Ringfort (Rath), Mountaincommon, Co. Mayo
Co. Mayo |
Ringforts
In a field at Mountaincommon in County Mayo, the faint ghost of an early medieval enclosure survives despite the best efforts of twentieth-century land reclamation to erase it entirely.
What remains is little more than a slight rise in the pasture, a shallow depression where a fosse once ran, and the ghost of an outer bank, but these subtle contours trace the outline of a roughly circular enclosure measuring some 55.5 metres in diameter. The land has been smoothed and the surrounding field boundaries levelled, yet the underlying shape persists, legible to anyone who knows what they are looking for.

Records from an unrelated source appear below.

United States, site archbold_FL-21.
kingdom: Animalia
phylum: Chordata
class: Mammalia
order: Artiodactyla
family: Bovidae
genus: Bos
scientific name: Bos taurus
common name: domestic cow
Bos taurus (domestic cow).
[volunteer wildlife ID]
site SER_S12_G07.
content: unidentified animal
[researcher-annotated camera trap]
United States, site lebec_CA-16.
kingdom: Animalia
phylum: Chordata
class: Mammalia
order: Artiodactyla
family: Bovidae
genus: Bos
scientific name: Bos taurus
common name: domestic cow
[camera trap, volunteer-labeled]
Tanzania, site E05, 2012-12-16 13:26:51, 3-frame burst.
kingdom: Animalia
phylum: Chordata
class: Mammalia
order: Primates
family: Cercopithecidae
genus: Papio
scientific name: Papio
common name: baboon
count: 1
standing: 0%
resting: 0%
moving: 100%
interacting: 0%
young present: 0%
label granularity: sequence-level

A rath is a ringfort, the most common type of monument in the Irish countryside, typically consisting of a circular area enclosed by one or more earthen banks and ditches. They were built and used mainly in the early medieval period, between roughly the fifth and twelfth centuries, and served as farmsteads for families of varying social rank. This particular example occupies an uncertain position in the record. It does not appear on the first edition Ordnance Survey six-inch map of 1838, which suggests it was either already degraded by that point or simply overlooked. By the 1916 edition of the same map it had been recorded as a penannular field enclosure, open to the east, with field boundaries radiating outward to the south-east, south-west, north-west, and north-east. That radiating pattern of boundaries is itself suggestive; field systems that fan out from a central enclosure are a familiar feature of the Irish landscape and often reflect centuries of agricultural organisation around an earlier settlement nucleus. An aerial photograph corroborates the 1916 mapping, capturing the site before reclamation removed its physical fabric.
What makes the location quietly striking is not this one erased enclosure but its neighbourhood. A further rath lies 145 metres to the west, and another stands 280 metres to the east, making this a small cluster of related monuments in gently undulating pasture. Such groupings are not uncommon in Ireland, where suitable ground was settled repeatedly and the boundaries of one generation's farmstead could influence where the next chose to build, but they are rarely obvious from ground level. Here, with the enclosures themselves largely gone, the clustering is something you would know about only if you had already been looking.